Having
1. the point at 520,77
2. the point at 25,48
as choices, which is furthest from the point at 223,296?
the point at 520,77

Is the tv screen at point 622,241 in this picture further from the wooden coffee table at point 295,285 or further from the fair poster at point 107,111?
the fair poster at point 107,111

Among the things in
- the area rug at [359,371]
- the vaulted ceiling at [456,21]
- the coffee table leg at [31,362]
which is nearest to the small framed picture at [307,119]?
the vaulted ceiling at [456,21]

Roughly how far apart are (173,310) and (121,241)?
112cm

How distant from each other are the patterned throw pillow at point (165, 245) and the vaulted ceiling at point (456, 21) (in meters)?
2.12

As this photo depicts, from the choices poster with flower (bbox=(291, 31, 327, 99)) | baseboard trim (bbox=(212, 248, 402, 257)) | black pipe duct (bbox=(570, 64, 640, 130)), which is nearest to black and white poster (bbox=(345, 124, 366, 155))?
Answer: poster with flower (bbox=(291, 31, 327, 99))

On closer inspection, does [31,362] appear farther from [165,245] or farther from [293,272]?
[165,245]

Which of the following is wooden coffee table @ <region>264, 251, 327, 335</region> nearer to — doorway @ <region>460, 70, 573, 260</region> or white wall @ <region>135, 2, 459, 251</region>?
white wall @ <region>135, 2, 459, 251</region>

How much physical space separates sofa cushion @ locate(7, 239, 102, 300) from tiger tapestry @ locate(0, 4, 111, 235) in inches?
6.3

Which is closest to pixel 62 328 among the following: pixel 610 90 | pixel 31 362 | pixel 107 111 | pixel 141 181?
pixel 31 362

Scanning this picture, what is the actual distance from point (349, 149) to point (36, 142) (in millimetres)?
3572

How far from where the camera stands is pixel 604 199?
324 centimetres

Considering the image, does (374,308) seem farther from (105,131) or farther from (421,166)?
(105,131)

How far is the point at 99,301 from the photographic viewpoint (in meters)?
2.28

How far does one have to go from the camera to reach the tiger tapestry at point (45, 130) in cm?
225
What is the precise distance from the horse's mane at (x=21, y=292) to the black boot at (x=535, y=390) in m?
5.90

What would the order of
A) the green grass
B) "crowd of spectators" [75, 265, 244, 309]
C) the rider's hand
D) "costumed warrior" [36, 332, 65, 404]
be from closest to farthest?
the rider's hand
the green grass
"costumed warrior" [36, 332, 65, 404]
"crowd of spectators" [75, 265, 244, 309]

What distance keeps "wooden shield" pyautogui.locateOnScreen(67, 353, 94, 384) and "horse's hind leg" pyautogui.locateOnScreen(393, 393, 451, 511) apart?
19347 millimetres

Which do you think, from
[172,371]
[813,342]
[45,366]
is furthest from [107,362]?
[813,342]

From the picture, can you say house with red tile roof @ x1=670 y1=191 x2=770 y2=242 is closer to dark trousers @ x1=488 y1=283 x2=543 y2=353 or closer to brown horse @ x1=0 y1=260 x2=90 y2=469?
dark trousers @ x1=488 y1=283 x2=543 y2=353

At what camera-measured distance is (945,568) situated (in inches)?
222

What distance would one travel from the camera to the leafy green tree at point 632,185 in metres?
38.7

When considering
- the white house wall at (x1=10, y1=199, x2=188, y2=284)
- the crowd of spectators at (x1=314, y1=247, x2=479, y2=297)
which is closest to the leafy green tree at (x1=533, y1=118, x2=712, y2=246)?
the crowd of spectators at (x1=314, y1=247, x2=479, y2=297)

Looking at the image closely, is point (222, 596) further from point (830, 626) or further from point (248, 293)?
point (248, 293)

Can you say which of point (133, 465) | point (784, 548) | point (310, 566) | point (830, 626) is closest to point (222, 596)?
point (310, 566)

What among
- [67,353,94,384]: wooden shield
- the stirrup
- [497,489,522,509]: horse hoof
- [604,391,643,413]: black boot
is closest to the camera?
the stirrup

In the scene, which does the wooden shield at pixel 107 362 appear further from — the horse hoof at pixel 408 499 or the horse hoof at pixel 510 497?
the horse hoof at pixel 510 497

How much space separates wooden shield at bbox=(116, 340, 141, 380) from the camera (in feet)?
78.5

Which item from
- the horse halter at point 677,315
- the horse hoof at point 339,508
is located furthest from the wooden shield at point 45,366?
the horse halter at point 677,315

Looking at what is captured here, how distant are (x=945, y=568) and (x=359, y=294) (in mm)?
***
| Exercise objective |
Rewrite all the records, replacing every occurrence of "tiger tapestry" with "striped wall hanging" and leaving everything else unchanged.

| Solution for this problem |
Having
1. the point at 520,77
2. the point at 25,48
as choices, which is furthest from the point at 223,296?
the point at 520,77

Is the tv screen at point 622,241 in this picture further from the wooden coffee table at point 295,285 or further from the fair poster at point 107,111?
the fair poster at point 107,111

Among the things in
- the area rug at [359,371]
- the vaulted ceiling at [456,21]
- the coffee table leg at [31,362]
which is nearest to the small framed picture at [307,119]?
the vaulted ceiling at [456,21]

Roughly how far apart are (173,310) and (121,241)?
112cm

How distant from each other are the patterned throw pillow at point (165, 245) and the vaulted ceiling at point (456, 21) (in meters)?
2.12

As this photo depicts, from the choices poster with flower (bbox=(291, 31, 327, 99)) | baseboard trim (bbox=(212, 248, 402, 257)) | black pipe duct (bbox=(570, 64, 640, 130)), which is nearest to black and white poster (bbox=(345, 124, 366, 155))?
Answer: poster with flower (bbox=(291, 31, 327, 99))

On closer inspection, does [31,362] appear farther from [165,245] or farther from [293,272]?
[165,245]

Which of the following is wooden coffee table @ <region>264, 251, 327, 335</region> nearer to — doorway @ <region>460, 70, 573, 260</region> or white wall @ <region>135, 2, 459, 251</region>?
white wall @ <region>135, 2, 459, 251</region>

How much physical space separates sofa cushion @ locate(7, 239, 102, 300) from striped wall hanging @ locate(0, 4, 111, 235) in inches?
6.3

Which is closest to pixel 62 328 among the following: pixel 610 90 | pixel 31 362 | pixel 107 111 | pixel 141 181?
pixel 31 362

Scanning this picture, what is the actual distance from point (349, 149) to point (36, 142) (in millimetres)?
3572

How far from where the camera stands is pixel 604 199?
324 centimetres

Considering the image, does (374,308) seem farther from (105,131) or farther from (421,166)?
(105,131)

How far is the point at 99,301 from the photographic viewpoint (in meters)?
2.28

How far does one have to go from the camera to reach the striped wall hanging at point (45, 130) in cm?
225
What is the precise distance from the horse's mane at (x=21, y=292) to the black boot at (x=535, y=390) in m?
5.90

What would the order of
A) the green grass
B) "crowd of spectators" [75, 265, 244, 309]
C) the rider's hand
D) "costumed warrior" [36, 332, 65, 404]
be from closest to farthest?
the rider's hand
the green grass
"costumed warrior" [36, 332, 65, 404]
"crowd of spectators" [75, 265, 244, 309]

What distance keeps "wooden shield" pyautogui.locateOnScreen(67, 353, 94, 384) and "horse's hind leg" pyautogui.locateOnScreen(393, 393, 451, 511) apart?
19347 millimetres

Which do you think, from
[172,371]
[813,342]
[45,366]
is furthest from [107,362]?
[813,342]

From the picture, can you say house with red tile roof @ x1=670 y1=191 x2=770 y2=242 is closer to dark trousers @ x1=488 y1=283 x2=543 y2=353 or closer to brown horse @ x1=0 y1=260 x2=90 y2=469?
dark trousers @ x1=488 y1=283 x2=543 y2=353

At what camera-measured distance is (945,568) situated (in inches)?
222

What distance would one travel from the camera to the leafy green tree at point 632,185 in metres?
38.7

When considering
- the white house wall at (x1=10, y1=199, x2=188, y2=284)
- the crowd of spectators at (x1=314, y1=247, x2=479, y2=297)
which is closest to the leafy green tree at (x1=533, y1=118, x2=712, y2=246)?
the crowd of spectators at (x1=314, y1=247, x2=479, y2=297)

Looking at the image closely, is point (222, 596) further from point (830, 626) or further from point (248, 293)?
point (248, 293)

Can you say which of point (133, 465) | point (784, 548) | point (310, 566) | point (830, 626) is closest to point (222, 596)?
point (310, 566)

What among
- [67,353,94,384]: wooden shield
- the stirrup
- [497,489,522,509]: horse hoof
- [604,391,643,413]: black boot
is closest to the camera?
the stirrup

In the scene, which does the wooden shield at pixel 107 362 appear further from — the horse hoof at pixel 408 499 or the horse hoof at pixel 510 497?
the horse hoof at pixel 510 497

How much space separates wooden shield at bbox=(116, 340, 141, 380) from the camera (in feet)?
78.5

Which item from
- the horse halter at point 677,315
- the horse hoof at point 339,508
is located furthest from the wooden shield at point 45,366?
the horse halter at point 677,315

Looking at what is captured here, how distant are (x=945, y=568) and (x=359, y=294) (in mm)?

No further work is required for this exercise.